Given task:
Can you reproduce, word for word, the lines between the one containing "Studying this scene, does" and the one containing "As evident in", inclusive, and nothing else from the entries below?

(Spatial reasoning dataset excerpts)
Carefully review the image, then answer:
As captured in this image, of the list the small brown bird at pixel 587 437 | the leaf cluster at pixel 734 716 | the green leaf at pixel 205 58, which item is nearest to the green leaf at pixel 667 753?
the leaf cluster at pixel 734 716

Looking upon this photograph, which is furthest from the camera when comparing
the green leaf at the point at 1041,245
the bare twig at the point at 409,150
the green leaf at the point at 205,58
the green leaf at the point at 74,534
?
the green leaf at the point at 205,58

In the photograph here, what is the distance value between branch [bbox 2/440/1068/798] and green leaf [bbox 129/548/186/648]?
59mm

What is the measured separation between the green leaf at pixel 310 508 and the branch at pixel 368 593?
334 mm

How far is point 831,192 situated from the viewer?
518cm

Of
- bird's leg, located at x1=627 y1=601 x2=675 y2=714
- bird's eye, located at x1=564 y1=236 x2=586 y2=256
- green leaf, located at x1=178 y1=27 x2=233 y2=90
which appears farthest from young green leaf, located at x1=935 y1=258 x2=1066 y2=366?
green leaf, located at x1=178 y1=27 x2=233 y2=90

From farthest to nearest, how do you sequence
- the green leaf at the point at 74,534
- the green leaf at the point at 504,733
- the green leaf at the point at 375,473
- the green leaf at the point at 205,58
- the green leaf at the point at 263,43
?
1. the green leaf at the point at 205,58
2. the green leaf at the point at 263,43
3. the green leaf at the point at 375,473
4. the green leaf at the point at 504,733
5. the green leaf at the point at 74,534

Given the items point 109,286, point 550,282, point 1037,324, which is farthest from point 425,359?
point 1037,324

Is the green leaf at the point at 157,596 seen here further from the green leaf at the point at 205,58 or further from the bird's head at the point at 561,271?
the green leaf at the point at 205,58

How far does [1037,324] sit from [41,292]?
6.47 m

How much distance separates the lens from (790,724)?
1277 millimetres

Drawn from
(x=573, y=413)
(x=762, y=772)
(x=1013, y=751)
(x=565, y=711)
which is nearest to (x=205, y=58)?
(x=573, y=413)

==

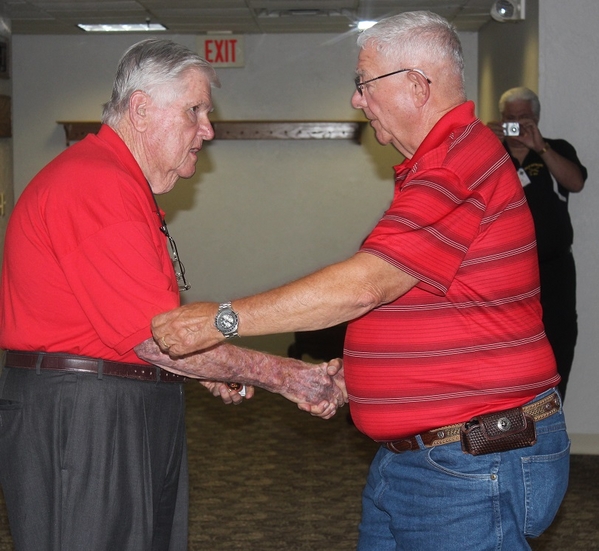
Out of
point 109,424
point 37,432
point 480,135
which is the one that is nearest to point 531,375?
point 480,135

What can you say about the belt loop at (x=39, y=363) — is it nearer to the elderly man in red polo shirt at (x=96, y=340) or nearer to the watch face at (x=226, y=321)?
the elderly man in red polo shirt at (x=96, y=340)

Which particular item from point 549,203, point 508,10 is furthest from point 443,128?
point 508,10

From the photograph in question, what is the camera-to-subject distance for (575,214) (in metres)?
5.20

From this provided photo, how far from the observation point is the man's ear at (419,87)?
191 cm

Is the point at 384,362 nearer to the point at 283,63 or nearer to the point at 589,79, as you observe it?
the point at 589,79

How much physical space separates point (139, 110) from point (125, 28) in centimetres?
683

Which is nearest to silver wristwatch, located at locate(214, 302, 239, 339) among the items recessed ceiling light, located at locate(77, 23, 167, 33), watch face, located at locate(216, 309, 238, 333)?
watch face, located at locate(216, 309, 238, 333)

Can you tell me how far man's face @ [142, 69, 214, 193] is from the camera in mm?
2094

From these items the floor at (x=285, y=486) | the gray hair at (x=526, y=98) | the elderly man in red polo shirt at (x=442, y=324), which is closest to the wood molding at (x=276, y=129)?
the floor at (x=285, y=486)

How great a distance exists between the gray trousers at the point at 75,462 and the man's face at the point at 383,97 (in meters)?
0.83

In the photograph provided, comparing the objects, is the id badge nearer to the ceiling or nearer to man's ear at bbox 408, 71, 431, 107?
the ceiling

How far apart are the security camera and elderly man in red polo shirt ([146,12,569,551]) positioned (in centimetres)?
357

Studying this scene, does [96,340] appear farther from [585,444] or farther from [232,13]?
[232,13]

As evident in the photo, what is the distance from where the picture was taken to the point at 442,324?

Expected answer:
Studying this scene, does [96,340] appear farther from [585,444] or farther from [232,13]?
[232,13]

As evident in the photo, what is the distance from where the picture was taken to the point at 442,324?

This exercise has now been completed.